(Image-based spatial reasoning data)
# # #

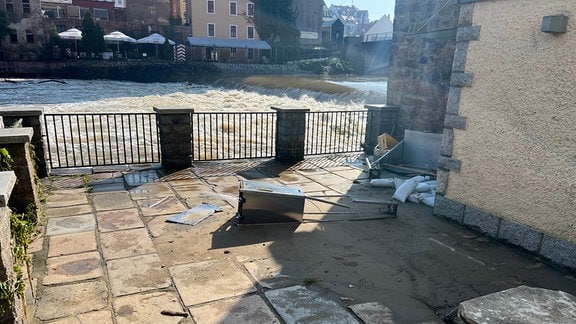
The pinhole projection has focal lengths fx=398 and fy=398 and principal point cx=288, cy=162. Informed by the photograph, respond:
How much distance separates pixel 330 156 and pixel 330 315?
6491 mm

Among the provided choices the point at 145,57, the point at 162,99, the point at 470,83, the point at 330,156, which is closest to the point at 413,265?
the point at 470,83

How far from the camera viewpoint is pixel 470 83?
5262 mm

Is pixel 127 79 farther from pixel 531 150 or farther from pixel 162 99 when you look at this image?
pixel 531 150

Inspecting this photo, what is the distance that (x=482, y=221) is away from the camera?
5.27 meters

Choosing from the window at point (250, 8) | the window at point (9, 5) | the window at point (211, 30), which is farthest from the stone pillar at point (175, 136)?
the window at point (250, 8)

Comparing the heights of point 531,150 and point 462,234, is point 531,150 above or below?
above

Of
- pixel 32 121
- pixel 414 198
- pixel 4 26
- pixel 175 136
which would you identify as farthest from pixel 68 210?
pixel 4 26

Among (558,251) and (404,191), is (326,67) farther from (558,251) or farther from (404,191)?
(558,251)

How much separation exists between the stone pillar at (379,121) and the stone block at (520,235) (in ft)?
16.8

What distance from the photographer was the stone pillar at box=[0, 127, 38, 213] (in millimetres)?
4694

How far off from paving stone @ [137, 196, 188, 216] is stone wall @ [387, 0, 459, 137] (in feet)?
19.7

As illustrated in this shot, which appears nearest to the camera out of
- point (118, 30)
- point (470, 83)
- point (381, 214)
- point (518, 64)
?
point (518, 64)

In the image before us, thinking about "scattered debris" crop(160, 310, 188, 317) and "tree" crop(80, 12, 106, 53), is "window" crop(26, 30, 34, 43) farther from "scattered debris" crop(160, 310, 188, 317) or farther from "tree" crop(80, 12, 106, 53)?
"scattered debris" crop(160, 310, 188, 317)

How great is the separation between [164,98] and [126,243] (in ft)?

# # #

TASK TO COMPLETE
Copy out all of the data above, swapping "stone pillar" for "stone column" wherever it occurs and leaving everything else unchanged. Leave the pictures out of your copy.

RESULT
The pinhole projection has focal lengths fx=398 and fy=398 and principal point cx=288, cy=162. Informed by the photograph, respond:
How much distance separates pixel 330 156 and pixel 330 315?
6491 mm

Among the provided choices the point at 145,57, the point at 162,99, the point at 470,83, the point at 330,156, which is closest to the point at 413,265?
the point at 470,83

How far from the camera viewpoint is pixel 470 83?
5262 mm

Is pixel 127 79 farther from pixel 531 150 or farther from pixel 162 99 when you look at this image?
pixel 531 150

Inspecting this photo, what is the distance that (x=482, y=221) is away from the camera?
5.27 meters

Choosing from the window at point (250, 8) | the window at point (9, 5) | the window at point (211, 30), which is farthest from the stone column at point (175, 136)?
the window at point (250, 8)

Comparing the heights of point 531,150 and point 462,234, is point 531,150 above or below?
above

Of
- pixel 32 121
- pixel 414 198
- pixel 4 26
- pixel 175 136
which would you identify as farthest from pixel 68 210?
pixel 4 26

Among (558,251) and (404,191), is (326,67) farther from (558,251) or farther from (404,191)?
(558,251)

How much separation exists between the stone column at (379,121) and the stone block at (520,235) (in ft)?
16.8

What distance from the photographer was the stone column at box=[0, 127, 38, 213] (in millimetres)?
4694

How far off from paving stone @ [137, 196, 188, 216] is stone wall @ [387, 0, 459, 137] (in feet)?
19.7

As illustrated in this shot, which appears nearest to the camera out of
- point (118, 30)
- point (470, 83)
- point (381, 214)
- point (518, 64)
?
point (518, 64)

In the image before us, thinking about "scattered debris" crop(160, 310, 188, 317) and "tree" crop(80, 12, 106, 53), is "window" crop(26, 30, 34, 43) farther from "scattered debris" crop(160, 310, 188, 317) or farther from "tree" crop(80, 12, 106, 53)?
"scattered debris" crop(160, 310, 188, 317)

How great is the separation between [164,98] and [126,243] (in ft)?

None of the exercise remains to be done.